U.S. and European Union sanctions announced Friday on hundreds of people and companies for supporting Russia’s war in Ukraine included several companies from China.

While most sanctions were against Russians and Russian firms, the U.S. and EU measures also included Chinese individuals and companies based in mainland China cities as well as Hong Kong for supplying the Russian military.

The U.S. sanctions also targeted individuals and firms based in Kazakhstan, Liechtenstein, Turkey and the United Arab Emirates, while the EU also targeted individuals and entities based in India, Kazakhstan, Serbia, Sri Lanka and Turkey.

They also included sanctions against Russian prison officials over the suspicious death last week in a Russian prison of opposition leader Alexey Navalny.

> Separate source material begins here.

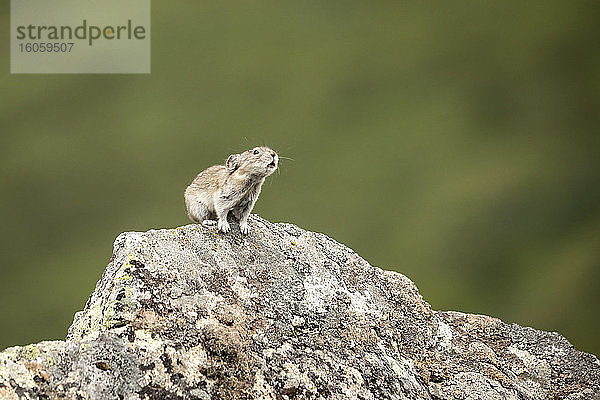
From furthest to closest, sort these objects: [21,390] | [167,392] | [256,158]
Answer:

Russia’s foreign ministry denounced the sanctions as “illegal” and said it would respond by banning some EU citizens who provided military assistance to Ukraine from entering Russia.

Chinese officials did not issue an immediate response to the sanctions. But, at a regular briefing Tuesday, China’s foreign ministry spokesperson Mao Ning commented on the expected sanctions saying China follows an “objective and impartial position on the Ukraine crisis” and has “worked actively to promote peace talks.”

She said they “have not sat idly by, still less exploited the situation for selfish gains.”

Ukrainian officials and media reports have accused Chinese companies of supplying key electronics and dual-use technologies, including drone components, to Russia’s military since its invasion of Ukraine two years ago, which Beijing has denied.

European Commission President Ursula von der Leyen on Wednesday preempted Friday’s official announcement on social media, saying, “I welcome the agreement on our 13th sanctions package against Russia. We must keep degrading Putin’s war machine. With 2000 listings in total, we keep the pressure high on the Kremlin. We are also further cutting Russia’s access to drones.”

The sanctioned individuals and companies are banned from doing business with U.S. or European firms.

But legal and political analysts disagree on the effectiveness of the sanctions.

Lawyer Mark Handley, a partner at the Philadelphia-headquartered law firm Duane Morris LLP, said being sanctioned will certainly affect their international business. “Things like international insurance companies or shipping could get very complicated once they are on the sanctions list.”

However, Pieter Cleppe, editor-in-chief for BrusselsReport.eu, told VOA, “Historical research has shown that sanctions mostly fail, especially when prolonged, as is the case with Russia. The targeted country learns to cope with them.”

He said, “While sanctions may impoverish ordinary Russians, they have failed to halt the Russian offensive, which should be the goal.”

The Yermak-McFaul International Working Group on Russian Sanctions and the Ukrainian think tank KSE Institute in January published a report showing sanctioned technology has still been reaching Russia’s military through third country intermediaries, which the EU and the U.S. hope the fresh measures will stop.

Despite the historic sanctions, Russia’s economy has been resilient as it shifted from European trade to doing more business and selling more oil to Moscow-friendly nations such as India, Brazil and China.

Junhua Zhang, senior assistant researcher at the Brussels-based European Institute for Asian Studies, said the EU’s highest expectation “is for China to align with the EU in resisting Russia’s aggression, which is unrealistic. The EU’s minimum expectation is for Chinese companies not to work for Russia, but strictly speaking, only fools would have such an expectation.”

“Just consider, [Chinese President] Xi Jinping sees Putin as his best friend, and those below him will act accordingly, a point that Europeans also recognize.”

Others argue that sanctions on Chinese firms could push Beijing to reconsider.

Aliona Hlivco, a former Ukrainian lawmaker and managing director at the London-based think tank the Henry Jackson Society, said sanctions against Chinese companies could prove useful in deterring Russia’s war on Ukraine. “China is currently attempting to improve relations with the West, so reinforcing China’s compliance with international norms could be opportune.”

The EU is China’s second-largest trading bloc partner after the Association of Southeast Asian Nations.

China Customs says China-EU bilateral trade value was $783 billion in 2023, a year-on-year decrease of 7.6%.

In the same year, while Russia lost most of its European market due to sanctions, the bilateral trade between China and Russia hit a record high of $240 billion, a year-on-year increase of 26.3%.

Trade between the U.S. and China in 2023 fell for the first time since 2019, by 11% to $664 billion, according to customs data, and the Commerce Department says the United States imported more goods from Mexico than China for the first time in 20 years.